Laura is renowned for her dynamic large-scale canvases that derive from the interplay of her physical presence with the medium of paint. The way she puts it sometimes is to imagine the act of painting “was a soup and I was the chef. My art is like cooking, taking things from here and there,” said Laura, who was wearing a T-shirt declaring she was “the only female artist in this exhibition.”
She vigorously engages with the canvases in her studio and will mercilessly drag paint off the canvas and then put it back on. That almost sculptural process she sees as like pushing a painting off a cliff, “sabotaging my own painting in a way;” or, to put it more prosaically, constantly questioning and redefining her practice to create authentic and engaging works.
She feels an affinity with the River Thames, and spends time drawing, painting there. “Every day, I walk to the river and take pictures of the water.”

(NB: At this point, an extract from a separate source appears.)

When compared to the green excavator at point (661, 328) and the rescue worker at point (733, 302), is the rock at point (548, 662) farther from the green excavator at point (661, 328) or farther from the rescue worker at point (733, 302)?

Laura earned her BA (Hons) in Fine Art from De Montfort University, Leicester, in 2021, and completed an MA in Painting at the Royal College of Art in 2023, having the previous year already had her inaugural solo exhibition, at Bermondsey Project Space, with a further solo in 2024 at D Contemporary. To see her pieces now displayed in the same room as some of the most famed exponents of the 20th and 21st centuries was somewhat “surreal.”
D Contemporary said that in Geist it was bringing together Laura Holmes, Daniel Roibal, Igor Dobrowolski, and Marc-Aurèle Debut alongside Hockney, Keith Haring and Andy Warhol, investigating the evolving spirit of artistic expression, history, and transformation.
Curator Jonathan Fakinos said the project was Inspired by Hegel’s dialectical concept of Geist—the unfolding spirit that shapes history through contradiction, synthesis, and renewal. The four young artists who were “both inheritors and challengers of an established visual lexicon offer new perspectives that respond to, reinterpret, and sometimes disrupt the legacies” of their seniors. Through painting and sculptural installation, the exhibition navigated the interplay between past and present, tradition and innovation, individual expression and collective memory.
Igor Dobrowolski creates multi-layered works that contrast Western consumerism with its “devastating effects” on the environment and communities in other parts of the world and force us to negotiate our personal position within it. Igor’s practice is rooted in the visual influences of his childhood environment and hometown of Jelenia Góra in southwestern Poland, and of the likes of Salvador Dali and MC Escher. Following the death of more than 1,000 workers in a factory collapse in Bangladesh he launched an independent billboard campaign focusing on the harmful effects of the fast fashion industry. A further campaign called Christmas in Yemen consisted of artworks juxtaposing images of consumerism with scenes of poverty and war. His works are included in the collections of celebrities including Nicole Scherzinger, Channing Tatum and Gigi Hadid. Igor’s work in the Geist show was in oil on canvas, and entitled Mury (walls).

Daniel Roibal, who hails from Mallorca, is continuing his artistic journey in London. Having travelled in more than 30 countries he draws inspiration from diverse landscapes and cultures. His work aims to transport viewers to untamed and natural environments. He was showing his 2023 large canvas in oil, acrylic and charcoal Republica bananera, from a series entitled Here Today, Gone Tomorrow; and a smaller work in oil and acrylic, Jardin con una rosa.
Inspired by medical studies, philosophical and artistic theories, Marc-Aurèle Debut is a London-based French conceptual sculptor, who investigates through tangible works the connection between the body, objects, and physical space. This includes the currency of the body within queer communities. In his brand-new work Reclaimed, five bio-resin discs carry epithets used to describe gay individuals. The discs are made from strawberry pre-workout powder, pink lemonade BCAA protein powder, bubble gum creatine (sports supplement) powder, raspberry whey protein powder with fine oats, and vanilla whey protein powder with fine oats.

The exhibition was presented jointly with Princedale Modern, a London-based art advisory specialising in high-end secondary market private sales, with a focus on post-war and contemporary art,
Geist: Between Legacy and Becoming is at London’s D Contemporary gallery, 23 Grafton Street, London W1, until May 3, 2025.